Y aunque sabía que no estaba aceptando un viaje a ningún destino exótico, esta ciudad no dejaba de ser un misterio para mí; lo poco y nada que sabía de La Haya lo había escuchado en las noticias, ya que funciona como sede de la Corte Internacional de Justicia que actualmente media entre Chile y Perú por el conflicto marítimo. Del resto, nada.
Por eso, apenas salí de la estación de trenes, me maravillé rápidamente. Venía llegando de pasar cuatro días Ámsterdam, una ciudad loquísima, llena de turistas y fiesta, y que nunca se detiene. En La Haya encontré todo lo contrario: una ciudad calma y bellísima, atravesada por pequeños canales y enormes parques-bosques, y marcada indudablemente por el peso de su historia. Como capital política de Holanda, La Haya es sede del Binnenhof, un conjunto arquitectónico que desde 1446 ha albergado al parlamento de ese país; es además la ciudad donde se encuentra el Huis ten Bosch (la Casa del Bosque), una de las cuatro residencias que tiene la familia real holandesa; y por si fuera poco, cuenta con una importante cantidad de museos de arte e historia, como el escalofriante Museum de Gevangenpoort (Museo de la Puerta de los prisioneros), una ex cárcel medieval que da cuenta de la historia y los métodos de castigo usados a lo largo de la historia holandesa, una parada obligada para las fanáticas del derecho, pero en especial para quienes se interesen por la oscura historia medieval. Todos estos edificios, además, son un ejemplo increíble de arquitectura que vale la pena visitar sí o sí.

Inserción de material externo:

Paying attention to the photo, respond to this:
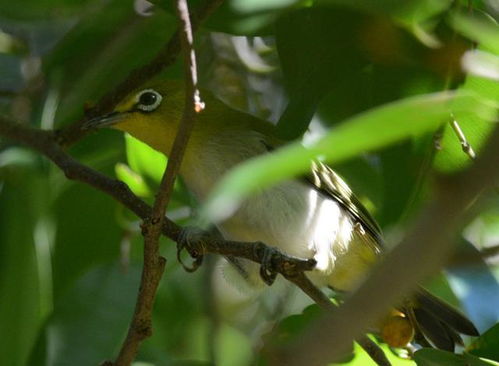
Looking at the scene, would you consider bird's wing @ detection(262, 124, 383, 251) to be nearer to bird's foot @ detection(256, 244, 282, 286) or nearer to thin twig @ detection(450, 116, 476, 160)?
bird's foot @ detection(256, 244, 282, 286)

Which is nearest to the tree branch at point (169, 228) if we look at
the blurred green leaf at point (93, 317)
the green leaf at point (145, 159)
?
the green leaf at point (145, 159)

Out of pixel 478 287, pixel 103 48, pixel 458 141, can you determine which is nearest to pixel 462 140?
pixel 458 141

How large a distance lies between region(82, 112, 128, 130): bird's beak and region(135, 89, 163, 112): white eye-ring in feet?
0.56

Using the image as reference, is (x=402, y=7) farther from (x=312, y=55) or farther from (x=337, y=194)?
(x=337, y=194)

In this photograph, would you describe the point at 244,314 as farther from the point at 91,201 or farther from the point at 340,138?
the point at 340,138

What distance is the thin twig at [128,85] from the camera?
306cm

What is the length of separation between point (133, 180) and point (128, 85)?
0.37m

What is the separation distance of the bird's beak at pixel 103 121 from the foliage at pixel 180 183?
104 millimetres

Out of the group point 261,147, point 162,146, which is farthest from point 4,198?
point 261,147

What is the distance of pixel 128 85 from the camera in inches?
130

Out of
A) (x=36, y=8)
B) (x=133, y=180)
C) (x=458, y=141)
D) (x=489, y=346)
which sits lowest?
(x=133, y=180)

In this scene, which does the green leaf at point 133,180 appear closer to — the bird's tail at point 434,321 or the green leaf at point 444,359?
the bird's tail at point 434,321

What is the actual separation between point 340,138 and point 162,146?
251 cm

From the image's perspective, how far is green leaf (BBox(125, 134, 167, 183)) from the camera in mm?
3352
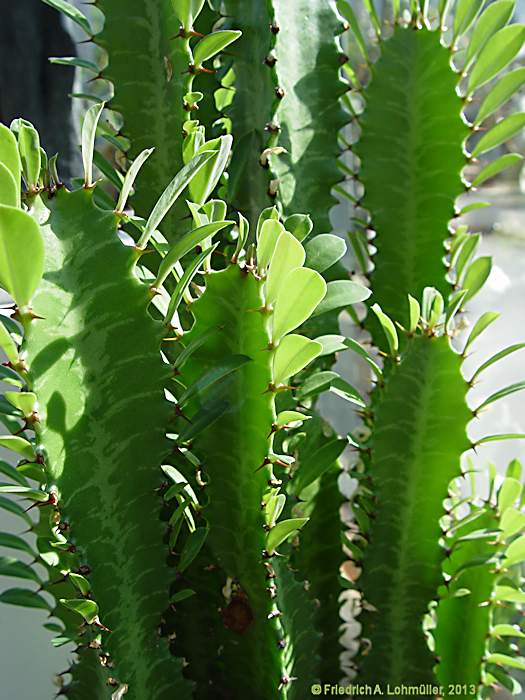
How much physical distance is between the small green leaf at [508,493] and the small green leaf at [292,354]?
349 millimetres

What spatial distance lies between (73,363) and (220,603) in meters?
0.32

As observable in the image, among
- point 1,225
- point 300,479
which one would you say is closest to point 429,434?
point 300,479

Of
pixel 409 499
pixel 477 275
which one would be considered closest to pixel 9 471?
pixel 409 499

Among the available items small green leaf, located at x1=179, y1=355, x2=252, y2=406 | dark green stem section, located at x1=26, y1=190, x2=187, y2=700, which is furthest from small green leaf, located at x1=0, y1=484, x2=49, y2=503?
small green leaf, located at x1=179, y1=355, x2=252, y2=406

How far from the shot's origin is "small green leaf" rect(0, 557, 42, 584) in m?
Answer: 0.67

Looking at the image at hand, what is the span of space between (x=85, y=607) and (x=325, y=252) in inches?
13.5

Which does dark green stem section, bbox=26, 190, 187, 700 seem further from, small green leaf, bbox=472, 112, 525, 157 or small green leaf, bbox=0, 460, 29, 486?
small green leaf, bbox=472, 112, 525, 157

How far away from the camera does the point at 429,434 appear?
A: 0.73 m

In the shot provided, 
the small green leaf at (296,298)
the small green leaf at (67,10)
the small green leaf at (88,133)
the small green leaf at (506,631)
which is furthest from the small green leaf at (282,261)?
the small green leaf at (506,631)

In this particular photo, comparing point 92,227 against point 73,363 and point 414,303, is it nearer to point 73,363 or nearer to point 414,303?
point 73,363

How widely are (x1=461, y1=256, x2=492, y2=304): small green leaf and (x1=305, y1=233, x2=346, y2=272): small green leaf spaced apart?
205 mm

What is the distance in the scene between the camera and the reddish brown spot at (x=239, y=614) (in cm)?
70

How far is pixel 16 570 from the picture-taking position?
67 centimetres

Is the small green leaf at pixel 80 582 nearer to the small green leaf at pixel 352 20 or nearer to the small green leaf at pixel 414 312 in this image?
the small green leaf at pixel 414 312
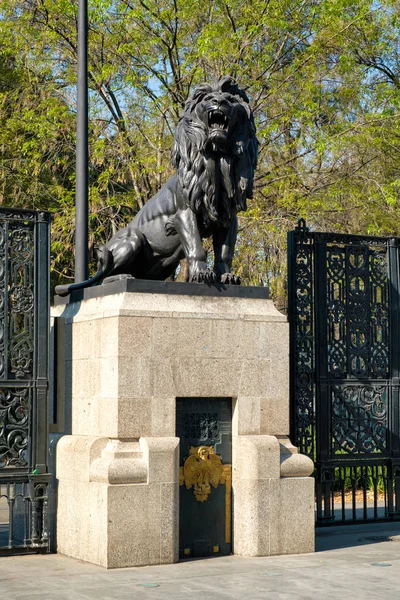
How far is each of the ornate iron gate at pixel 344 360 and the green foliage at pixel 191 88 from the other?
553cm

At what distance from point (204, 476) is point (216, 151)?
11.3 ft

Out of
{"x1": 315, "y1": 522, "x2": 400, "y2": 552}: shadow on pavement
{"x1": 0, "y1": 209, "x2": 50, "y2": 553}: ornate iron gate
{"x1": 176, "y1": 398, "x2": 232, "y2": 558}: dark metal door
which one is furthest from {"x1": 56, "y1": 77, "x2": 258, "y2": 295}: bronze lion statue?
{"x1": 315, "y1": 522, "x2": 400, "y2": 552}: shadow on pavement

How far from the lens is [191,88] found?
62.2 ft

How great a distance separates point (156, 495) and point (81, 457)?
0.89 meters

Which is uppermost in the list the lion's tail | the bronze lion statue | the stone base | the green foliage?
the green foliage

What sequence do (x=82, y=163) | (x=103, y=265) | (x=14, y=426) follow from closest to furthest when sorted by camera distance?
1. (x=14, y=426)
2. (x=103, y=265)
3. (x=82, y=163)

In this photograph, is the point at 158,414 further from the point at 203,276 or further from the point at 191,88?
the point at 191,88

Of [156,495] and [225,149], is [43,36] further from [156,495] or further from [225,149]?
[156,495]

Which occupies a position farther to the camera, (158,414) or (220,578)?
(158,414)

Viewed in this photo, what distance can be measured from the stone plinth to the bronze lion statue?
1.42ft

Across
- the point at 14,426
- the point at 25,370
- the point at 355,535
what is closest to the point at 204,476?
the point at 14,426

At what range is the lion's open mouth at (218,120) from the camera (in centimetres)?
1073

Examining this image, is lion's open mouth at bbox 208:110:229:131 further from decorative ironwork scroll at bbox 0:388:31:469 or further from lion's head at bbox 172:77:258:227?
decorative ironwork scroll at bbox 0:388:31:469

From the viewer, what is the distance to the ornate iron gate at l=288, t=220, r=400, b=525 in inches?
494
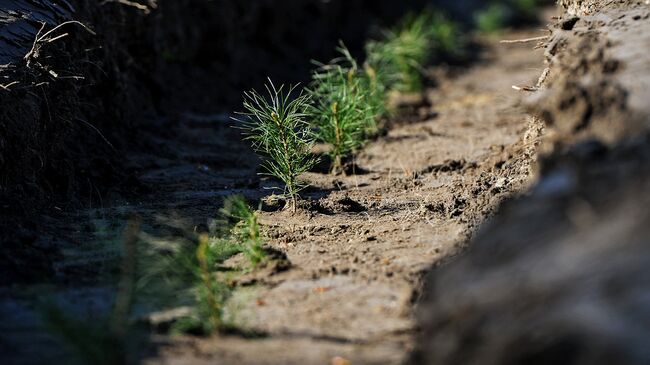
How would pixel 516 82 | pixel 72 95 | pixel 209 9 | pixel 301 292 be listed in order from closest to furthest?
pixel 301 292 < pixel 72 95 < pixel 209 9 < pixel 516 82

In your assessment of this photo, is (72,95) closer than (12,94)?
No

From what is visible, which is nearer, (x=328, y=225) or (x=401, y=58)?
(x=328, y=225)

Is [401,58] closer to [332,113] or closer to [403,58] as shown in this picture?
[403,58]

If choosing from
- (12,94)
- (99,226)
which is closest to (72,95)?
(12,94)

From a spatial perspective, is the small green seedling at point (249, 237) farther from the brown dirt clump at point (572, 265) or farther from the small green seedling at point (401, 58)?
the small green seedling at point (401, 58)

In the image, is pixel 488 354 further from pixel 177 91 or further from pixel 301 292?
pixel 177 91

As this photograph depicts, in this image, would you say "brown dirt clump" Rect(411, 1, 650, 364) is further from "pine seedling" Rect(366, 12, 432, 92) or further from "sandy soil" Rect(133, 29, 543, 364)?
"pine seedling" Rect(366, 12, 432, 92)

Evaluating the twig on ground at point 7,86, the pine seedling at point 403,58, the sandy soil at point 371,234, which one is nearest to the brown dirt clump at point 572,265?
the sandy soil at point 371,234

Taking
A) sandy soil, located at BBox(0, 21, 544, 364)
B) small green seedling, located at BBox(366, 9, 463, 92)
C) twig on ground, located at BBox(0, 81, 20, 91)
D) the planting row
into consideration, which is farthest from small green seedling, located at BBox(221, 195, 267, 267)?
small green seedling, located at BBox(366, 9, 463, 92)

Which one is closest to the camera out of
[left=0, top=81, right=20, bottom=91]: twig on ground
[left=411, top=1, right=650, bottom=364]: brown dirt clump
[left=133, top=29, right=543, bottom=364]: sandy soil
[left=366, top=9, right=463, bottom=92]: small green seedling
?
[left=411, top=1, right=650, bottom=364]: brown dirt clump

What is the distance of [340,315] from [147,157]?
3028 mm

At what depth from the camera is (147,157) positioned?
585cm

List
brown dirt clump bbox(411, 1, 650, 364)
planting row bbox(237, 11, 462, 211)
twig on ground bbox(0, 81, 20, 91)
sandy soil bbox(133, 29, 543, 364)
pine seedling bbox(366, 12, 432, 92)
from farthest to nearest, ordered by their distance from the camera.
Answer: pine seedling bbox(366, 12, 432, 92)
planting row bbox(237, 11, 462, 211)
twig on ground bbox(0, 81, 20, 91)
sandy soil bbox(133, 29, 543, 364)
brown dirt clump bbox(411, 1, 650, 364)

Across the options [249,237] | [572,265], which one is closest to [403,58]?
[249,237]
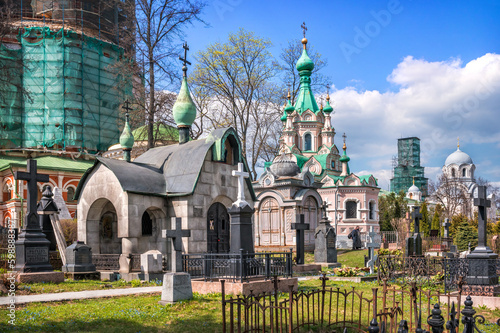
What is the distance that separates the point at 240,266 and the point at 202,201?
4788mm

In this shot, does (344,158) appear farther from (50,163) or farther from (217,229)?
(217,229)

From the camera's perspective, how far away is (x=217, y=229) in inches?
623

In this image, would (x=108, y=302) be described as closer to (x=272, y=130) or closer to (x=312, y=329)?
(x=312, y=329)

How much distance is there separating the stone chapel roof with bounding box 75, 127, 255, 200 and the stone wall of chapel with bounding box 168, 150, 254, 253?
0.77 ft

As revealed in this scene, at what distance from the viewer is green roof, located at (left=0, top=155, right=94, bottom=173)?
34.0 m

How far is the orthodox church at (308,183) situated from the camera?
28.7m

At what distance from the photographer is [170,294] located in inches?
372

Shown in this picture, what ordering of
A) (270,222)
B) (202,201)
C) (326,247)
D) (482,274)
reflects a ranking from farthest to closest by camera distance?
(270,222) < (326,247) < (202,201) < (482,274)

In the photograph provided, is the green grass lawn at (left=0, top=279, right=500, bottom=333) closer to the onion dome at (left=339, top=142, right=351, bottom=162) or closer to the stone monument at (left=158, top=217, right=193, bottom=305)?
the stone monument at (left=158, top=217, right=193, bottom=305)

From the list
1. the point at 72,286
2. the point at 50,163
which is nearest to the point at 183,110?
the point at 72,286

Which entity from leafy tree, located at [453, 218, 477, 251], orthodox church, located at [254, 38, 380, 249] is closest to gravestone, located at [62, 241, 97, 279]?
orthodox church, located at [254, 38, 380, 249]

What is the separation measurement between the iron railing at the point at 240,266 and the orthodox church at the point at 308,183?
16.2m

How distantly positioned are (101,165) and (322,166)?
33680 millimetres

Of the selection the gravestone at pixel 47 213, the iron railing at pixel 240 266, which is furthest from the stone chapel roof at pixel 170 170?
the iron railing at pixel 240 266
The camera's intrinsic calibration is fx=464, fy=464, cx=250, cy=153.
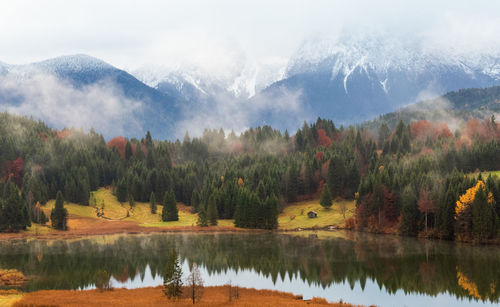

Pero aunque el barrio histórico de La Haya da para mucho, lo más maravilloso está en cada esquina de esta increíble ciudad; la naturaleza que la rodea, sus kilométricos parques, cruzados por eternas ciclovías de ensueño y donde puedes pedalear entre medio de erizos de tierra silvestres y ciervos escondidos, te hace pasar desde el bosque más tupido, a la hermosa playa de Scheveningen, de frente al Mar del Norte. Ahí, el viento costero obliga a cierta hora a refugiarse en alguno de los toldos y reposeras dispuestas para el público, o mejor aún, junto a los fogones de los restoranes y pubs que se instalan en la misma playa, con los pies en la arena. Los carritos de vendedores se encargan de proveer de cervezas y de un sinnúmero de fritangas exquisitas, para que la noche en la playa sea redondita. Mejor panorama, imposible.
A mí me bastaron sólo dos días para enamorarme de La Haya; de sus paisajes, de su playa, de su gente –que apenas te ve como extranjero hace el esfuerzo de hablar en inglés- ; me encantó su ritmo, su historia y sobre todo su tranquilidad, tanto así que solo pienso en que lo único que hacer es volver.